When I look at photographs of a daisy’s disc florets, it appears that some of them are empty, especially around the outer edge of their circle. Why do they look like that?

The response I got included several possibilities — including “removal” by insects (haha!) and wind or rain damage — but the most plausible explanation was that the disc fills with flowers from the center outward, and those in the outer rings had not yet matured. Armed with this knowledge, I went back a few days later and checked some of the same flowers again to see if the discs had filled in — but it was too late and the white Shastas were already beyond their flowering stage. Perhaps next fall, I’ll try that again.

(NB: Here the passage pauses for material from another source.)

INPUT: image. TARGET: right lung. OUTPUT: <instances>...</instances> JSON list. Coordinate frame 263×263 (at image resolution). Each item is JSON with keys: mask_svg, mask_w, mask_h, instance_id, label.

That the central disc fills with flowers from the center to the outer edge was equally fascinating to me, and digging into that I learned a little more about what happens. The tiny florets actually grow in two concentric spirals — with one spiral running clockwise and the other running counterclockwise. Look again at the zoomed-in photo and you can clearly see the spirals. And once you see them, you’ll see them every time you look closely at a flower like this.

This arrangement is not only not random, it runs in a mathematical sequence among the flowers in the Aster family. Starting from the center outward, the number of individual florets follows the Fibonacci Sequence — where each subsequent number is the sum of the previous two numbers: 1, 2, 3, 5, 8, 13, 21, 34, 55, 89, 144, 233. Most of the smaller Asters — like the Shastas in this post — have 34 or 55 individual florets (yes, I counted them!) in the outer ring. Sunflowers — also members of the Aster family — are often used to explain this mathematical sequence in nature, so if the subject interests you, search for terms like “Fibonacci sequence and sunflowers” or phyllotaxis (which encompasses the study of natural shapes, merging botany and math) on YouTube and you’ll find quite a few fun explanations.

Thanks for reading and taking a look!